* PAGINA *
•••••
Giovedì 26 Dicembre 2024
MATTEO MASSI
Cronaca

Bruno Contrada, revocata la condanna. "Mai tradito lo Stato"

All'ex numero due del Sisde è stata revocata la condanna per concorso esterno in associazione mafiosa. La pronuncia della Cassazione mette la parola fine su una storia giudiziaria lunga 25 anni. Contrada fu arrestato il 24 dicembre del 1992 con un'accusa pesante: aver avuto rapporti con la mafia

Bruno Contrada

"LA SOFFERENZA è finita". Tira un sospiro di sollievo Bruno Contrada e inizia a parlare.
Venticinque anni fa l’arresto con l’accusa pesante di essere l’uomo dello Stato che aveva rapporti con la mafia.
"La mia vita è stata devastata".
L’hanno accusata di concorso esterno in associazione mafiosa.
"Un reato che è stato più volte confutato ma che è uno strumento utile per condannare e anche per fare politica".
Quel 1992 fu davvero terribile per l’Italia?
"È stato un anno cruciale. Uno spartiacque per la Repubblica italiana: è cambiata un’intera classe politica".
Da Tangentopoli alle stragi mafiose, un mondo stava crollando, ma non sempre le inchieste giudiziarie hanno fatto luce su quello che è accaduto. Anzi sono stati presi anche degli abbagli. E la carcerazione preventiva è finita sotto accusa.
"Si sono superate spesso le regole di un normale stato di diritto che è basato sulle libertà fondamentali dell’individuo. Per avere la fretta di ottenere dei risultati dopo le due stragi mafiose, si sono commessi degli errori. Non solo nel mio caso, ma pensi anche al processo Borsellino che è stato rifatto completamente. Otto-nove boss sono stati rimessi in libertà". 
E a finire sotto accusa è stata anche la stagione dei pentiti. Nella sua storia giudiziaria le dichiarazioni dei collaboratori di giustizia sono state determinanti per formulare le accuse. 
"Quelli che mi hanno accusato, i cosiddetti pentiti, erano tutte persone che non mi erano estranee perché da poliziotto li avevo perseguiti come criminali mafiosi. Soprattutto Gaspare Mutolo che è il primo che mi ha accusato e cui ho fatto fare tanti anni di carcere".
Quindi, si sono vendicate contro di lei?
"Accusandomi, prendevano due piccioni con una fava, perché ottenevano dei vantaggi come collaboratori di giustizia: dal denaro alle libertà. Comunque posso dire che nel mio caso tutti i fatti che mi sono stati contestati, sono tutti falsi. Mai commesso un reato. Neppure un’infrazione al codice della strada".
Che cosa ha provato nel passare da essere considerato un uomo dello Stato a venire additato come un uomo dell’Antistato, il tutto nel giro di pochissimo tempo? 
"Quello che prova il marinaio che tranquillamente va in barca sul mare e si ritrova coinvolto in una bufera. Ora però voglio che mi ridiano la divisa da poliziotto perché non ho mai tradito lo Stato. Ho diritto a morire come un poliziotto e non lo dico per una questione economica".
•••••
* DATI REGISTRATI *
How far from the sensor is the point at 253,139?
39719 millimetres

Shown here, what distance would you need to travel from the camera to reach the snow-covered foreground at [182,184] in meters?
•••••
* ESERCIZIO PROPOSTO *
Trascrivi fedelmente il passo della pagina che va da "Giovedì 26 Dicembre" fino a "con la mafia.", incluso.

* ESERCIZIO RISOLTO *
Giovedì 26 Dicembre 2024
MATTEO MASSI
Cronaca

Bruno Contrada, revocata la condanna. "Mai tradito lo Stato"

All'ex numero due del Sisde è stata revocata la condanna per concorso esterno in associazione mafiosa. La pronuncia della Cassazione mette la parola fine su una storia giudiziaria lunga 25 anni. Contrada fu arrestato il 24 dicembre del 1992 con un'accusa pesante: aver avuto rapporti con la mafia

Bruno Contrada

"LA SOFFERENZA è finita". Tira un sospiro di sollievo Bruno Contrada e inizia a parlare.
Venticinque anni fa l’arresto con l’accusa pesante di essere l’uomo dello Stato che aveva rapporti con la mafia.